Checkpoints and roadblocks on highways are only to be mounted with the express authority of regional-formation commanders and must be justified and rationalised, Mbugua said.

Every roadblock must have a specific purpose.

For instance, there is a permanent roadblock on the major Nairobi-Garissa highway and the Nairobi-Marsabit Road to stop drugs and human trafficking. Similar barriers are staffed by multi-agency teams.

The memo said sub county and the station commanders will be held accountable for any unauthorised roadblock in their jurisdiction.

Despite an order by Mutyambai that fixed roadblocks be abolished and replaced by mobile ones, it emerged dozens of officers were still using the barricades for personal enrichment.

For instance, in Rift Valley — with the busiest international highway connecting Kenya, Uganda, Tanzania, Rwanda, South Sudan and DRC —traffic personnel are still setting up barriers despite the orders.

When he came to office on April 8, 2019, Mutyambai said he would streamline traffic operations.

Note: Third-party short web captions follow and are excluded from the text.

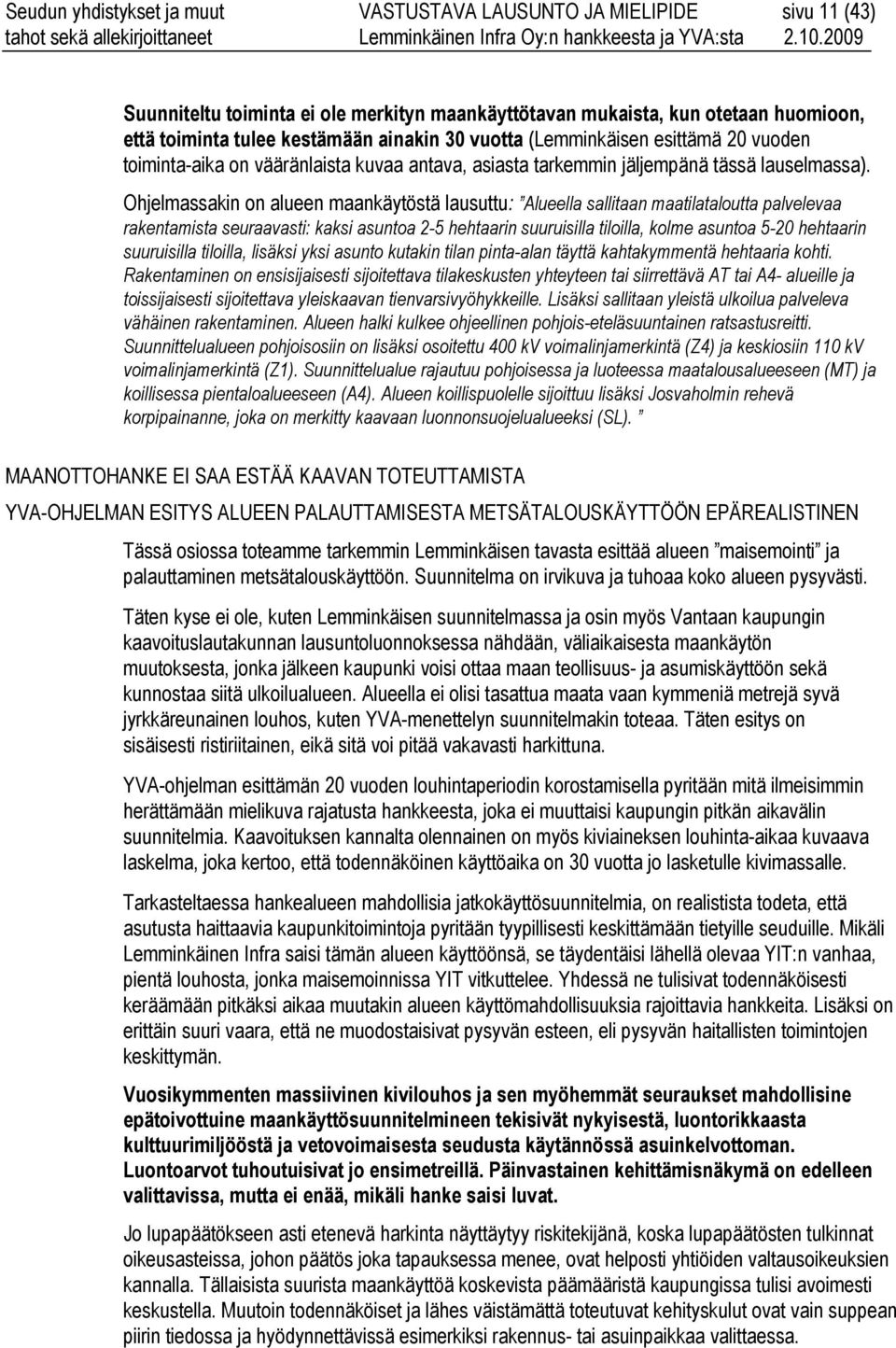 Ohjelmassakin on alueen maankäytöstä lausuttu: Alueella sallitaan maatilataloutta palvelevaa rakentamista seuraavasti: kaksi asuntoa 2-5 hehtaarin suuruisilla tiloilla, kolme asuntoa 5-20 hehtaarin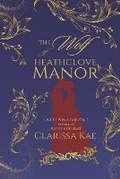 Cover: The Wolf of Heathclove Manor - Carpe Vitam Press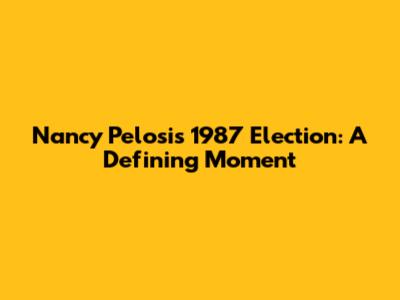 Nancy Pelosi's 1987 Election: A Defining Moment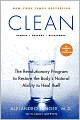 Clean: The Revolutionary Program to Restore the Body's Natural Ability to Heal Itself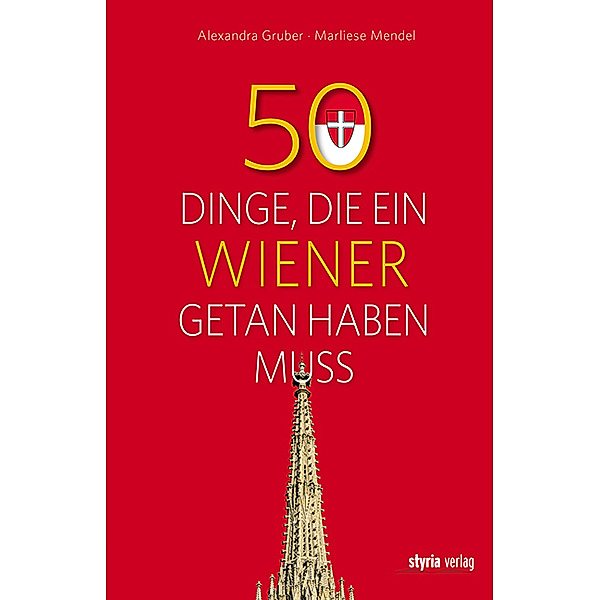 50 Dinge, die ein Wiener getan haben muss, Alexandra Gruber, Marliese Mendel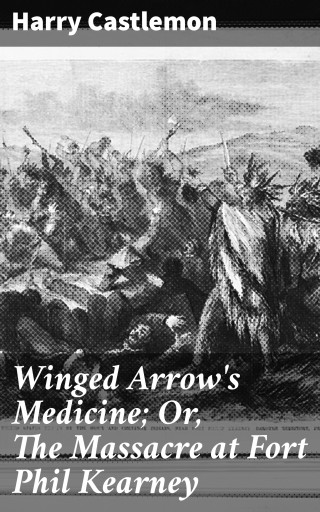 Winged Arrow's Medicine; Or, The Massacre at Fort Phil Kearney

He introduced 38 patrol cars on major highways to conduct random checks of specific routes and abolish roadblocks.

Mutyambai said the cars would have four personnel, including the officer-in-charge, the driver and two others.

“There will be no discussions with traffic offenders at any checkpoints and the checks should not affect the free flow of the traffic,” he said.

He said trained personnel had been deployed in all towns to facilitate the free flow of traffic and ensure prompt response to incidents.

The IG commissioned 25 additional new cars to be on the routes and enhance operations.

The vehicles included 17 that were distributed to major highways and eight to regional commanders for their patrols.

“No officer should be deployed to perform traffic duties without service experience of 10 years and all personnel should be in proper uniforms with displayed service tags,” Mutyambai said.

He had announced that patrols had been enhanced on major highways to address any fears following the withdrawal of traffic checkpoints and roadblocks.

Many traffic personnel manning roadblocks were deployed to general duties.